4. Documentation phase
This is phase four of the five-phase PIA process.
A privacy impact assessment is a process. The benefits to the organisation that conducts it arise mainly from that process, in the form of learning and adaptation, partly by the stakeholders, and partly by the organisation and the team responsible for the project.
There are, however, advantages in generating a final document towards the end of the PIA process. The purpose of this phase is to document the PIA process and the outcomes. The suggested deliverable is a PIA report.
The following tasks are suggested:
- Consolidate the decisions on avoidance and mitigation measures into a final version of the issues register and/ or privacy design features paper.
- Produce a PIA report.
- Make the PIA report available to the PCG.
- Publish the PIA report (withholding any security-sensitive information in confidential, or closed, appendices).
The reasons for preparation of a PIA report are:
- as an element of accountability, in order to demonstrate that the PIA process was performed appropriately;
- to provide a basis for post-implementation review;
- to provide a basis for audit;
- to provide corporate memory, ensuring that the experience gained during the project is available to those completeing new PIAs if original staff have left; and
- to enable the experience gained during the project to be shared with future PIA teams and others outside the organisation.

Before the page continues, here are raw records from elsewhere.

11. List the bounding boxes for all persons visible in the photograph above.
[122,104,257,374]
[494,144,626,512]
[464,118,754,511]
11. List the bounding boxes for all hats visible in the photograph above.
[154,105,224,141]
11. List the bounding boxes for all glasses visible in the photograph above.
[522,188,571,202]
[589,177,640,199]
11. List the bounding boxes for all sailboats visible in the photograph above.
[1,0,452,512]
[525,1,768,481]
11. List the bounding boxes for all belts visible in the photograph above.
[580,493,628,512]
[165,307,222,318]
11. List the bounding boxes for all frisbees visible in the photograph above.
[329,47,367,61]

The following are key elements of a PIA report:
- A description of the project.
- An analysis of the privacy issues arising from it.

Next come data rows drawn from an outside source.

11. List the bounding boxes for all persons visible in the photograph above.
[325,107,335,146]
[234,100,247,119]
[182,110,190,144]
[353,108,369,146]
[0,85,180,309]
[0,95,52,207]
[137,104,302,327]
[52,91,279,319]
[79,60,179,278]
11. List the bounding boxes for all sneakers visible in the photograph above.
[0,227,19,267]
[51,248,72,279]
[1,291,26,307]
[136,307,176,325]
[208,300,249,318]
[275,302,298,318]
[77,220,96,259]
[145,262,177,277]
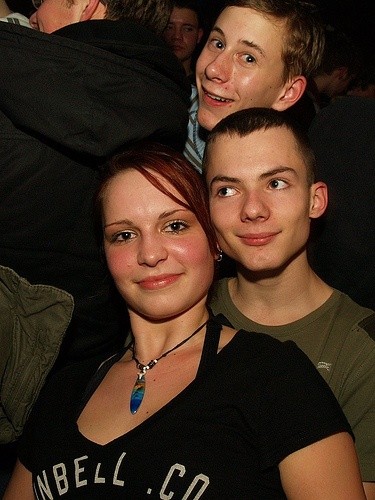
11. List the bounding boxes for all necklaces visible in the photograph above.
[125,322,210,415]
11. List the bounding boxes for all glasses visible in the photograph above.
[32,0,42,9]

- The business case justifying privacy intrusion and its implications.
- Discussion of alternatives considered and the rationale for the decisions made.
- A description of the privacy design features adopted to reduce and avoid privacy intrusion and their implications of these design features.
- An analysis of the public acceptability of the scheme and its applications.
Possible sources for the content of the PIA report include:
- A summary of the consultative processes undertaken.
- Contact details of organisations and individuals with whom consultations were undertaken.
- The project background paper(s) provided to those consulted.
- The PIA project plan.
- The issues register and/ or privacy design features paper(s).
- References to relevant laws, codes and guidelines.
At a late stage, once the design has been checked for legal compliance, it may be appropriate to add the following as appendices to the PIA report:
- the Privacy law compliance study; and
- the Data Protection Act compliance study.
A PIA report should be written with the expectation that it will be published, or at least be widely distributed. If so, the report can fulfil the functions listed above: accountability, post-implementation review, audit, input into future iterations of the PIA, and background information for people conducting PIAs in the future.
Some of the information gathered during a PIA process may be subject to security or commercial sensitivities. In such cases, it may be appropriate for the detailed information to be in confidential, or closed, appendices. Such information suppression, however, needs to be limited to only that which is justified. Sufficient information needs to be included within the PIA report to ensure that the arguments and assessments are complete, informative and comprehensible.